Enforcers of anti-kickback laws are turning up the heat on hospitals, health systems and physicians alike, with 2024 on track to see ever increasing penalties and stress on providers.
Commonly known as the Stark Law, the Physician Self-Referral Law (42 U.S.C. §1395nn) of 1989 prohibits physicians from referring patients to receive “designated health services” payable by Medicare or Medicaid from entities with which the physician or an immediate family member has a financial relationship, unless an exception applies.
The goal, of course, is to prioritize helping patients obtain the best available care over physician self-dealing. Healthcare providers who believe they may have violated the Stark Law may report possible infractions within six years through a self-referral disclosure protocol (SRDP).
Experts generally applauded updates to Stark implemented in 2020 designed to relieve Stark administrative burdens. Then, in early 2023, the Centers for Medicare & Medicaid Services again revised the protocol in an aim to streamline SRDP submissions.

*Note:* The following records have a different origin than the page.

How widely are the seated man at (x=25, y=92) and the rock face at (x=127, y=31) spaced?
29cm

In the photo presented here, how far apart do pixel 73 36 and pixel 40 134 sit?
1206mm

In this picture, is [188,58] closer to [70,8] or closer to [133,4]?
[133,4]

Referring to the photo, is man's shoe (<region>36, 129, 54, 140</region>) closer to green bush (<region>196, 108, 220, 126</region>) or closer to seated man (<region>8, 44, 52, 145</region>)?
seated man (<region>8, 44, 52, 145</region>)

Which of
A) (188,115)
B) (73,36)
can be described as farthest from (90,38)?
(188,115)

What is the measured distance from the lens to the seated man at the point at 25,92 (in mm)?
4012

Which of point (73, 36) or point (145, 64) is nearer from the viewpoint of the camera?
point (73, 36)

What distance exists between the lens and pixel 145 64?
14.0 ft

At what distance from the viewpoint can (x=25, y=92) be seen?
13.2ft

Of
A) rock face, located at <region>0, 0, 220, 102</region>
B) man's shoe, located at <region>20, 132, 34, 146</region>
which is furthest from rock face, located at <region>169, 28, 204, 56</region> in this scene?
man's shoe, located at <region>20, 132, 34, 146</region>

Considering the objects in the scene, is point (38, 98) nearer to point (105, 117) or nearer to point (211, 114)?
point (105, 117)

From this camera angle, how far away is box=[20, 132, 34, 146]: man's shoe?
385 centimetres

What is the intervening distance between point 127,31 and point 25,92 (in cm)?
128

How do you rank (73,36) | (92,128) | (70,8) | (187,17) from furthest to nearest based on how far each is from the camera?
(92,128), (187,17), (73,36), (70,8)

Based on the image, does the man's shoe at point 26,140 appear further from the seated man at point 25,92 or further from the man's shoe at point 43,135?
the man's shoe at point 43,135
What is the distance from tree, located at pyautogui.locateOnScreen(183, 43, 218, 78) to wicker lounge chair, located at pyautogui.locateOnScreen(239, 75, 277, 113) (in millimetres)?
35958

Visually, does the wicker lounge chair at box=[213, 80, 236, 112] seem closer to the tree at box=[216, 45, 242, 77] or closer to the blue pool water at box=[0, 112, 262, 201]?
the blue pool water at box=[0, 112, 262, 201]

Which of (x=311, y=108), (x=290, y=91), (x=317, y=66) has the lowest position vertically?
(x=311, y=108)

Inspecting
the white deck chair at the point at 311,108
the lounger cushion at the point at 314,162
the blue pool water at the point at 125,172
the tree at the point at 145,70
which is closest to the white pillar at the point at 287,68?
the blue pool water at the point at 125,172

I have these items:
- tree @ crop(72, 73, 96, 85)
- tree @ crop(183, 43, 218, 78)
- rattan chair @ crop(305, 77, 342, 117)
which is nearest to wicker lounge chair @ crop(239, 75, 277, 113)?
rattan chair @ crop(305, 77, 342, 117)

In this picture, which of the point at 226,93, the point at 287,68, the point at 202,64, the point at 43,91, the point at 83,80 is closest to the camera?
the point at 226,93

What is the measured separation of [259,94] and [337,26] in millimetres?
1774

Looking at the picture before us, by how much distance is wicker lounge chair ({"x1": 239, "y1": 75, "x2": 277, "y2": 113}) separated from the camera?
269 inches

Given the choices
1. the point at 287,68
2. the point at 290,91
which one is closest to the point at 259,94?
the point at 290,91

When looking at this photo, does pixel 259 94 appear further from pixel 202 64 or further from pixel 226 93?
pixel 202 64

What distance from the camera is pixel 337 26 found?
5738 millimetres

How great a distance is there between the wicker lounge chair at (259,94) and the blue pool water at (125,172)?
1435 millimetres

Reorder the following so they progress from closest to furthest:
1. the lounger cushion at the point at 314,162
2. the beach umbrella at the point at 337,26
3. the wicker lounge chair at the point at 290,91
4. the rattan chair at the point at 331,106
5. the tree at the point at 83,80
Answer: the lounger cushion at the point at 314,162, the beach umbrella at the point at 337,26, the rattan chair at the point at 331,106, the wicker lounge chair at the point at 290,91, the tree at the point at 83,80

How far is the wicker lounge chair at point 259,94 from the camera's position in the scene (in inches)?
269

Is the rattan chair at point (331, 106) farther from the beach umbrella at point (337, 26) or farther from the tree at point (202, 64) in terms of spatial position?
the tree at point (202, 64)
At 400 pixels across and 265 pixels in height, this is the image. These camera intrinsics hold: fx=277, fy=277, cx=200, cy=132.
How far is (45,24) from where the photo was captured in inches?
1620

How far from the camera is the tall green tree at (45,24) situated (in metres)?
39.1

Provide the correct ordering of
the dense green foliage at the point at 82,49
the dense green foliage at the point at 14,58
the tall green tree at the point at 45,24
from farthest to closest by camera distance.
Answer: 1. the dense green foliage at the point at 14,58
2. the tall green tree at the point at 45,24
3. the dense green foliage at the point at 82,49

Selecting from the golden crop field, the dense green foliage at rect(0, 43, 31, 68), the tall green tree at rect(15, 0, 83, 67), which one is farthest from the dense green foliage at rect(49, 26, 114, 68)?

As a result, from 2021 to 2023, self-disclosures rose from 27 to 176 – a 552% increase.
Perhaps one motivating factor is the burgeoning size of Stark settlements. For example, late last year, Community Health Network, Inc., of Indianapolis, agreed to pay $345 million to resolve alleged Stark violations – an all-time record.
The settlement sprang from U.S. Department of Justice charges that senior management conspired to hire physicians from private practices at as much as double their salaries for the purpose of capturing “downstream referrals.” A whistleblower former executive reported the scheme in 2014 under the False Claims Act’s (FCA) qui tam provisions.
In another qui tam case, regional hospital operator Covenant Healthcare Systems and two of its physicians agreed to pay more than $69 million in a suit brought by a former physician-executive for improper financial relationships between Covenant and its doctors. More typical is a $1.8 million fine in March this year against a Houston neurologist for allegations of Medicare and Medicaid billing for medically unnecessary services and for referring patients to his own diagnostic centers.
However, critics say that the widened Stark enforcement net is not only catching more offenders but is simultaneously squeezing physicians unfairly.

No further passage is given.